* [Given problem]
Reproduce the lines of the entries below verbatim, starting at the line containing "Which item is" and ending at the final line of the entries.

○ ○ ○ ○ ○ ○ ○

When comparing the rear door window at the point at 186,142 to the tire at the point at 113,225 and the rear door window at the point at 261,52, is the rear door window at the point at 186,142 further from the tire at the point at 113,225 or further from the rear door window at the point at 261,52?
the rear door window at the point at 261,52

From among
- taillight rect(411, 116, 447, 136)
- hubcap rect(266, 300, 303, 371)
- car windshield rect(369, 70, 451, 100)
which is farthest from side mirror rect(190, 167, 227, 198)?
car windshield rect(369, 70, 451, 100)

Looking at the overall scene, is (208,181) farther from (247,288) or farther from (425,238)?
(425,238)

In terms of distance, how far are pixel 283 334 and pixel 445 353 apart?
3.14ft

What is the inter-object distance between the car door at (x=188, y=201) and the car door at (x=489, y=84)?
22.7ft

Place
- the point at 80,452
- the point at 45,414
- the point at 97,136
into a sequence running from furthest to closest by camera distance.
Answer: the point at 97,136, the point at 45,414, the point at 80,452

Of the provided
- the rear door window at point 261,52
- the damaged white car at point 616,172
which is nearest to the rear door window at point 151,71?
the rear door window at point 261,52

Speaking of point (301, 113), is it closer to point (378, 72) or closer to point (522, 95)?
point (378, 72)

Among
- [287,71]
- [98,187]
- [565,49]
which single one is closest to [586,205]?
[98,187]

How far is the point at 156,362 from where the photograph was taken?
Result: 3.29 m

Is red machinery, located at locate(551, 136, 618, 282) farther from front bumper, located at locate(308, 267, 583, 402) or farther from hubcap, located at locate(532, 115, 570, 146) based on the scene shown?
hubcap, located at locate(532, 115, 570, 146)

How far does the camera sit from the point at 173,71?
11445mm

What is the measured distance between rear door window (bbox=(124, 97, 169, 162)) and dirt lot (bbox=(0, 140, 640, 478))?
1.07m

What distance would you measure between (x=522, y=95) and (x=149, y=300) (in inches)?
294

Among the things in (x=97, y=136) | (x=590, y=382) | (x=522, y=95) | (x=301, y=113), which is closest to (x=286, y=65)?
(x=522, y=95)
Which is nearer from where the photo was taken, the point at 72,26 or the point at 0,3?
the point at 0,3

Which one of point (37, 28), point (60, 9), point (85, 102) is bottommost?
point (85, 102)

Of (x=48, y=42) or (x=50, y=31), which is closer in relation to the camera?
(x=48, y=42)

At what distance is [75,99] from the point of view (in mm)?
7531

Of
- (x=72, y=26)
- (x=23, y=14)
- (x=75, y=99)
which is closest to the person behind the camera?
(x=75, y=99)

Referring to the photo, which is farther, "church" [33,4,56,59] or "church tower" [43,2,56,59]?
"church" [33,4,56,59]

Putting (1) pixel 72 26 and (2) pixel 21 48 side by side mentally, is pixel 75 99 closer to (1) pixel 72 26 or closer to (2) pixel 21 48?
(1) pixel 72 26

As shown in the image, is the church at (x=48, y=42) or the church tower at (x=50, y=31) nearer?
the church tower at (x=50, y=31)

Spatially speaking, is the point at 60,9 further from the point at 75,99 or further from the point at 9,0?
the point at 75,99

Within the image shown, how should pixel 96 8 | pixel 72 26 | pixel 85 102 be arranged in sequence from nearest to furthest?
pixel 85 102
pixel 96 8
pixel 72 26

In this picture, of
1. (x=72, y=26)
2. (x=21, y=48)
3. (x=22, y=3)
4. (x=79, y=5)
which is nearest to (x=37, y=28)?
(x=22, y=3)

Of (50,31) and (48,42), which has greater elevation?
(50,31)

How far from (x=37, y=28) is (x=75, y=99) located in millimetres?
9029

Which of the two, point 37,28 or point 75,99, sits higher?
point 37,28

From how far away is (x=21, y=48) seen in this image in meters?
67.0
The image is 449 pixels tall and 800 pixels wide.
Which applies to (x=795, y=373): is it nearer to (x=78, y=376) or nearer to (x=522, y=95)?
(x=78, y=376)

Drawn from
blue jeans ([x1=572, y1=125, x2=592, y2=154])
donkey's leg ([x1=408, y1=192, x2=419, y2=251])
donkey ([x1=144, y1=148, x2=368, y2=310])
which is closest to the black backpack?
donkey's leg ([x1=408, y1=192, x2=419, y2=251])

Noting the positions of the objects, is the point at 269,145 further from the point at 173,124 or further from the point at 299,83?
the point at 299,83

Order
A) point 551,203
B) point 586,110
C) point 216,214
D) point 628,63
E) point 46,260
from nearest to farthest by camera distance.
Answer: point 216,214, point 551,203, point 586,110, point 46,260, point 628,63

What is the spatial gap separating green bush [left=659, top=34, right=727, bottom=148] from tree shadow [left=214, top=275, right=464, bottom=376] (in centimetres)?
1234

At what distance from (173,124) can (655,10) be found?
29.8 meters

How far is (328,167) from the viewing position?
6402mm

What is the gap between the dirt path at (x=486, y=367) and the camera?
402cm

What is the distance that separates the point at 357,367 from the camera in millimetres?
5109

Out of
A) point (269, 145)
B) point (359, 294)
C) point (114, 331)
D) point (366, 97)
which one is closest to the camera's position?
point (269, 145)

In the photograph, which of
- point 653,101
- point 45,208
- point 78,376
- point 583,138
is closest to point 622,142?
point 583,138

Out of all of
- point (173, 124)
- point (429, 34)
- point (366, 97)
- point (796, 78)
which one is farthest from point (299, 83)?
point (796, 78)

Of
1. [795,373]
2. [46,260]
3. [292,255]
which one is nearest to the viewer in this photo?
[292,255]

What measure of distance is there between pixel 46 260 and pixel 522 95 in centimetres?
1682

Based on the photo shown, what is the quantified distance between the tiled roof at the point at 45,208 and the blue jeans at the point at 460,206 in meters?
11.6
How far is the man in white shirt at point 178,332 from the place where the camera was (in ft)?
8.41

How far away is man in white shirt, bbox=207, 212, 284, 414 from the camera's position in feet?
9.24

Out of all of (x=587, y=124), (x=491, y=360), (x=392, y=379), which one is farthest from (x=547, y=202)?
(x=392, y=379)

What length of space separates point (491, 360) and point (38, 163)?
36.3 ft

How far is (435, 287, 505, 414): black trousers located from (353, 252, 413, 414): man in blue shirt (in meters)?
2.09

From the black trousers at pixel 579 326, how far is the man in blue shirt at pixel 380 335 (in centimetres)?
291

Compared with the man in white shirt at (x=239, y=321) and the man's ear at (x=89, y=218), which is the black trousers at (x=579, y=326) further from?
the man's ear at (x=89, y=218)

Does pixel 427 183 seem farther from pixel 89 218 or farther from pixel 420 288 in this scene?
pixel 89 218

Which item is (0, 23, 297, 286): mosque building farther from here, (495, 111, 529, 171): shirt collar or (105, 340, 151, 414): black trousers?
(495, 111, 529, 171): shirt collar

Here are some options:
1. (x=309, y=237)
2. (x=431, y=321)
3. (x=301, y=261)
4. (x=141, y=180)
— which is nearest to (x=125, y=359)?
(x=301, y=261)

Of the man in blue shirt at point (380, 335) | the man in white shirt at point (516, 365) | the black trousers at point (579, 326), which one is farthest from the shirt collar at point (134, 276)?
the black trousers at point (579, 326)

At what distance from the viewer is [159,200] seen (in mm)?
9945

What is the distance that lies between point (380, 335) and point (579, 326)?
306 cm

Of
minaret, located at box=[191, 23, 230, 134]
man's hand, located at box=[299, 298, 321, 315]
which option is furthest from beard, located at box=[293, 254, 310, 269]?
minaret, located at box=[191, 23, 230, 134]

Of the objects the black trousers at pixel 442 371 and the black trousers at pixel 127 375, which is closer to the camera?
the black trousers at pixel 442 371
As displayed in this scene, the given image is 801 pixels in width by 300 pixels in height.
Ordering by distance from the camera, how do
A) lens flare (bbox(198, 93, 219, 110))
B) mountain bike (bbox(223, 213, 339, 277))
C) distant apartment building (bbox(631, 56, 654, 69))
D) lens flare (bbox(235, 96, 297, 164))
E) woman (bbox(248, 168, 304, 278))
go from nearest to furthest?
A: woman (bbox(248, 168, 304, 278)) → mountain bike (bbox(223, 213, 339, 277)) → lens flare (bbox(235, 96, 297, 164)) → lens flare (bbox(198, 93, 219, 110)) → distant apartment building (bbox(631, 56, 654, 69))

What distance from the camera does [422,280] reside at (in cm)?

○ ○ ○ ○ ○ ○ ○

* [Final result]
Which item is (0, 23, 297, 286): mosque building farther from here, (495, 111, 529, 171): shirt collar or (105, 340, 151, 414): black trousers?
(495, 111, 529, 171): shirt collar

Here are some options:
1. (x=309, y=237)
2. (x=431, y=321)
3. (x=301, y=261)
4. (x=141, y=180)
— which is nearest to (x=125, y=359)?
(x=301, y=261)

Of the man in blue shirt at point (380, 335) | the man in white shirt at point (516, 365) | the black trousers at point (579, 326), which one is farthest from the shirt collar at point (134, 276)?
the black trousers at point (579, 326)

At what distance from the viewer is [159,200] seen (in mm)?
9945

What is the distance that lies between point (380, 335) and point (579, 326)?
306 cm

Of
minaret, located at box=[191, 23, 230, 134]
man's hand, located at box=[299, 298, 321, 315]
which option is furthest from beard, located at box=[293, 254, 310, 269]?
minaret, located at box=[191, 23, 230, 134]

Of the objects the black trousers at pixel 442 371 and the black trousers at pixel 127 375, which is closer to the camera?
the black trousers at pixel 442 371
As displayed in this scene, the given image is 801 pixels in width by 300 pixels in height.
Ordering by distance from the camera, how do
A) lens flare (bbox(198, 93, 219, 110))
B) mountain bike (bbox(223, 213, 339, 277))
C) distant apartment building (bbox(631, 56, 654, 69))
D) lens flare (bbox(235, 96, 297, 164))
E) woman (bbox(248, 168, 304, 278))
go from nearest to furthest?
A: woman (bbox(248, 168, 304, 278)) → mountain bike (bbox(223, 213, 339, 277)) → lens flare (bbox(235, 96, 297, 164)) → lens flare (bbox(198, 93, 219, 110)) → distant apartment building (bbox(631, 56, 654, 69))

What distance from the camera does [422,280] reside at (in cm)?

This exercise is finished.